▶ **Document passage**:
****************
Introduction

In the process of analyzing the quantitative results of an experiment where a certain variable has been determined more than once, the determination of the most reliable value for this variable, with the lowest realistic uncertainty, is often an issue. The most common techniques for obtaining this estimate are the unweighted average, the σ −2-weighted average (where σ is the uncertainty of that measurement), or even the choice of the “best” measurement (as judged by the experimentalist), and either of them have their favorable points and weaknesses. Above all, the two common averages can’t take into account the possibility that one value might have been influenced by unexpected factors and resulted way off the expected value—these outlier values may influence both common averages and result in a distorted final value. Several techniques have been proposed to the task of identifying outliers [1]; others have suggested averaging procedures that intend to identify and deal with these outlier values, also called robust averages, that should lead to more reliable estimates of the measured magnitude [2].

Instrumental neutron activation analysis (INAA) is an analytical technique where the elemental concentration of a sample is determined by measuring the gamma-ray activity induced after irradiation in a neutron field and comparing it to the activity induced in one (or, usually, more) well-known standards. In such a measurement, one can frequently determine a given element’s concentration using more than one gamma-ray transition and more than one comparator, leading to several estimates for the same magnitude, the concentration of that particular element. The determination of the single, final estimate for the concentration of that element in the sample and its uncertainty is, then, a typical case of the process described in the previous paragraph and could profit from a more refined data analysis. The choice of transitions to use itself has been thoroughly studied and the International Atomic Energy Agency (IAEA) proposed the use of either a well-defined set of transitions or of a single, “best”, transition for each element to be determined [3]. In the case of single comparator NAA, Blaauw [4] has proposed a holistic approach where the whole expected spectrum of each radionuclide found in the measurement is used so that interferent transitions are properly treated, but this approach requires a very good knowledge of the efficiency calibration curve of the detector and is difficult to apply on comparative INAA.
****************
▶ **Collected data**:
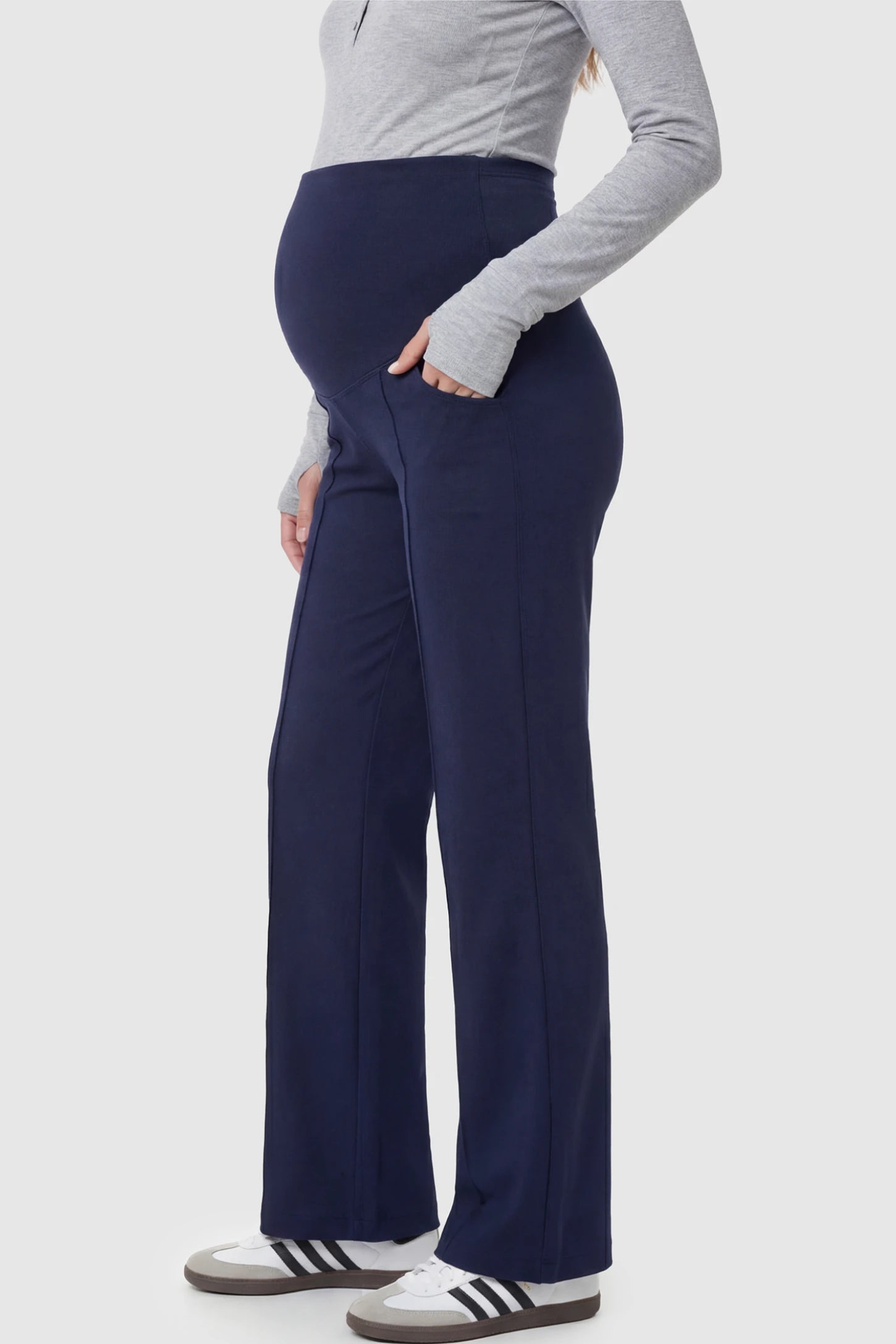 High Stretch Wide Leg Pocketed Maternity Pants High-Stretch Wide Leg Pocketed Maternity Pants in Navvy Blue featuring a seamless over-the-bump panel and side pocket on a pregnant model.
****************
▶ **Work task**:
In the introduction on averaging repeated measurements, what did the IAEA propose for choosing which gamma-ray transitions to use? You won't need the lines for this.

▶ **Answer box**:
It proposed using either a well-defined set of transitions or a single "best" transition for each element to be determined.